Both correct, although there’s plenty more to say on the topic.

There’s non-express trains to Gatwick both from Victoria and from a number of other stations across central London, which are a fair bit cheaper. Other stations served include Blackfriars and London Bridge, which can be much more convenient depending on where you’re heading to/from.

The Heathrow Express isn’t cheap, and isn’t handy unless your hotel is in the vicinity of Paddington or you’re then prepared to pay for a cab as well. The Underground is your more likely best option.

Stansted and Luton airports have lots of flights to Amsterdam, but are both a long way out of town. There’s train routes to both, and also cheaper but slower coach services. Also check flights from London City, with VLM, which may not be as cheap but are much more convenient.

If you are looking for slightly cheaper accommodation, but still central with good access to transport, you might have a look at some of the youth hostels in London (linky). A few of them have private family rooms that can sleep two adults and two kids, for between £70-£100/night. I stayed at St Pancras YHA last time I was in London on holidays and a single dorm bed (including breakfast) cost me £25. Plus the hostel is literally across the road from Euston Road / St Pancras station.

I am neither a parent nor an experienced world traveller, but when I stayed in London it was at the Crowne Plaza St. James. Right near Buckingham Palace, Tube station right around the corner, short hop from Victoria station as well.

I got one of their small rooms as a deal on travelocity - I think they’re quite expensive. They have one or two restaurants on-site, room service, hot pot/instant coffee in room, cable…not sure if they have internet because I don’t have a laptop. My room was pretty small, but the bathroom was nice, and the staff was always very friendly.

ETA: looking at the website, they do have internet access. And if you come in via Gatwick, the Express train runs into Victoria station.

I’d second/third/fourth the suggestion that you go by Eurostar from Waterloo to Brussels and then change to an Amsterdam train. The Eurostar service is superb, I’ve used it many times going to Antwerp and have always enjoyed the trips. Going on from Brussels to Amsterdam is a trip I’ve done a couple of times and that’s a very enjoyable way to travel.

If your children are old enough to appreciate it, I’m sure they’ll like the train journeys rather than an impersonal flight.

If you do decide to go down the Eurostar route however, book early. Else you’ll be paying a small fortune.

Similarly, if they haven’t been on a large ship before, the Harwich - Hook of Holland train-boat combination could be a lot of fun.

As long as the sea’s calm !

Last time we were in London, we stayed at the Strand Palace Hotel. We had Kiddo with us, he was 4½. We were treated really well and the staff seemed to really like kids. The complimentary full English breakfast was outstanding. Often we didn’t even need to eat lunch. The nearest tube station is Covent Garden. The Lyceum Theater (home of the Lion King) is right around the corner.
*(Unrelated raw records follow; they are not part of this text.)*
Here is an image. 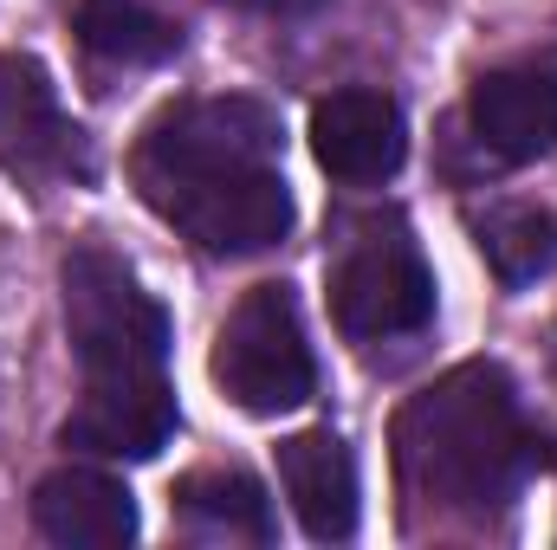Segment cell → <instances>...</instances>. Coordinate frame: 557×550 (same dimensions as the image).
<instances>
[{
	"instance_id": "6da1fadb",
	"label": "cell",
	"mask_w": 557,
	"mask_h": 550,
	"mask_svg": "<svg viewBox=\"0 0 557 550\" xmlns=\"http://www.w3.org/2000/svg\"><path fill=\"white\" fill-rule=\"evenodd\" d=\"M396 466L409 499L434 512H493L525 486L532 434L519 414V389L499 363H460L434 376L396 414Z\"/></svg>"
},
{
	"instance_id": "7a4b0ae2",
	"label": "cell",
	"mask_w": 557,
	"mask_h": 550,
	"mask_svg": "<svg viewBox=\"0 0 557 550\" xmlns=\"http://www.w3.org/2000/svg\"><path fill=\"white\" fill-rule=\"evenodd\" d=\"M253 168H278V117L260 98H182L143 130L137 155H131L143 201L162 221L182 201L234 175H253Z\"/></svg>"
},
{
	"instance_id": "3957f363",
	"label": "cell",
	"mask_w": 557,
	"mask_h": 550,
	"mask_svg": "<svg viewBox=\"0 0 557 550\" xmlns=\"http://www.w3.org/2000/svg\"><path fill=\"white\" fill-rule=\"evenodd\" d=\"M59 285H65V337L85 383L169 370V311L111 247H72Z\"/></svg>"
},
{
	"instance_id": "277c9868",
	"label": "cell",
	"mask_w": 557,
	"mask_h": 550,
	"mask_svg": "<svg viewBox=\"0 0 557 550\" xmlns=\"http://www.w3.org/2000/svg\"><path fill=\"white\" fill-rule=\"evenodd\" d=\"M214 383L247 414H285L298 402H311L318 363H311V343H305L298 298L285 285H253L227 311V324L214 337Z\"/></svg>"
},
{
	"instance_id": "5b68a950",
	"label": "cell",
	"mask_w": 557,
	"mask_h": 550,
	"mask_svg": "<svg viewBox=\"0 0 557 550\" xmlns=\"http://www.w3.org/2000/svg\"><path fill=\"white\" fill-rule=\"evenodd\" d=\"M331 317L350 343L416 337L434 317V273L409 240V227H363L331 266Z\"/></svg>"
},
{
	"instance_id": "8992f818",
	"label": "cell",
	"mask_w": 557,
	"mask_h": 550,
	"mask_svg": "<svg viewBox=\"0 0 557 550\" xmlns=\"http://www.w3.org/2000/svg\"><path fill=\"white\" fill-rule=\"evenodd\" d=\"M0 168L13 182L85 175V130L65 117L52 72L33 52H0Z\"/></svg>"
},
{
	"instance_id": "52a82bcc",
	"label": "cell",
	"mask_w": 557,
	"mask_h": 550,
	"mask_svg": "<svg viewBox=\"0 0 557 550\" xmlns=\"http://www.w3.org/2000/svg\"><path fill=\"white\" fill-rule=\"evenodd\" d=\"M175 440V389L162 376H98L65 414V447L91 460H156Z\"/></svg>"
},
{
	"instance_id": "ba28073f",
	"label": "cell",
	"mask_w": 557,
	"mask_h": 550,
	"mask_svg": "<svg viewBox=\"0 0 557 550\" xmlns=\"http://www.w3.org/2000/svg\"><path fill=\"white\" fill-rule=\"evenodd\" d=\"M467 130L499 162H539L557 149V59H519L467 91Z\"/></svg>"
},
{
	"instance_id": "9c48e42d",
	"label": "cell",
	"mask_w": 557,
	"mask_h": 550,
	"mask_svg": "<svg viewBox=\"0 0 557 550\" xmlns=\"http://www.w3.org/2000/svg\"><path fill=\"white\" fill-rule=\"evenodd\" d=\"M311 155L324 162V175L350 182V188H370V182H389L409 155V130H403V104L389 91H370V85H350V91H331L318 111H311Z\"/></svg>"
},
{
	"instance_id": "30bf717a",
	"label": "cell",
	"mask_w": 557,
	"mask_h": 550,
	"mask_svg": "<svg viewBox=\"0 0 557 550\" xmlns=\"http://www.w3.org/2000/svg\"><path fill=\"white\" fill-rule=\"evenodd\" d=\"M292 188L278 168H253V175H234L195 201H182L169 214V227H182L201 253L214 260H247V253H267L292 234Z\"/></svg>"
},
{
	"instance_id": "8fae6325",
	"label": "cell",
	"mask_w": 557,
	"mask_h": 550,
	"mask_svg": "<svg viewBox=\"0 0 557 550\" xmlns=\"http://www.w3.org/2000/svg\"><path fill=\"white\" fill-rule=\"evenodd\" d=\"M33 532L65 550H117L137 538V499L98 466H59L33 486Z\"/></svg>"
},
{
	"instance_id": "7c38bea8",
	"label": "cell",
	"mask_w": 557,
	"mask_h": 550,
	"mask_svg": "<svg viewBox=\"0 0 557 550\" xmlns=\"http://www.w3.org/2000/svg\"><path fill=\"white\" fill-rule=\"evenodd\" d=\"M278 486L318 545H344L357 532V460L331 427H305L278 440Z\"/></svg>"
},
{
	"instance_id": "4fadbf2b",
	"label": "cell",
	"mask_w": 557,
	"mask_h": 550,
	"mask_svg": "<svg viewBox=\"0 0 557 550\" xmlns=\"http://www.w3.org/2000/svg\"><path fill=\"white\" fill-rule=\"evenodd\" d=\"M175 518L201 545H273V499L240 466H208L175 486Z\"/></svg>"
},
{
	"instance_id": "5bb4252c",
	"label": "cell",
	"mask_w": 557,
	"mask_h": 550,
	"mask_svg": "<svg viewBox=\"0 0 557 550\" xmlns=\"http://www.w3.org/2000/svg\"><path fill=\"white\" fill-rule=\"evenodd\" d=\"M78 39L104 65H162L182 46V26L162 0H78Z\"/></svg>"
},
{
	"instance_id": "9a60e30c",
	"label": "cell",
	"mask_w": 557,
	"mask_h": 550,
	"mask_svg": "<svg viewBox=\"0 0 557 550\" xmlns=\"http://www.w3.org/2000/svg\"><path fill=\"white\" fill-rule=\"evenodd\" d=\"M473 234H480V253H486V266L499 273V285H532V278H545L557 266V214L545 208H532V201H499V208H486L480 221H473Z\"/></svg>"
},
{
	"instance_id": "2e32d148",
	"label": "cell",
	"mask_w": 557,
	"mask_h": 550,
	"mask_svg": "<svg viewBox=\"0 0 557 550\" xmlns=\"http://www.w3.org/2000/svg\"><path fill=\"white\" fill-rule=\"evenodd\" d=\"M234 13H253V20H305V13H318V7H331V0H227Z\"/></svg>"
}]
</instances>
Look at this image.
This is a great site to visit for all kinds of info about London. Hotels, restaurants, sights to see and discounts! Their hotel section is very helpful.

If you or your husband are active or former military*, there is the Union Jack Club right outside the Waterloo tube station, which I found pretty convenient. Overnight rates are very inexpensive, and it’s geared towards the retired or separated enlisted people. Officers have to pay to become members, and also for overnight lodgings, which makes it less of a good deal. I remember the rooms were very small but also very inexpensive and extremely convenient to the rest of the city. If you’re not out exploring the city all day and most of the evening, your kids may find the accommodations lacking compared to even the most modest U.S. chain hotel. I don’t think my room had a TV (due to gov’t regulation of TV sets).

    • UK, US, Canadian, and Australian (also NATO?) military are all eligible, and/or some police and fire services – if you’re even close consider calling and asking if you’re eligible.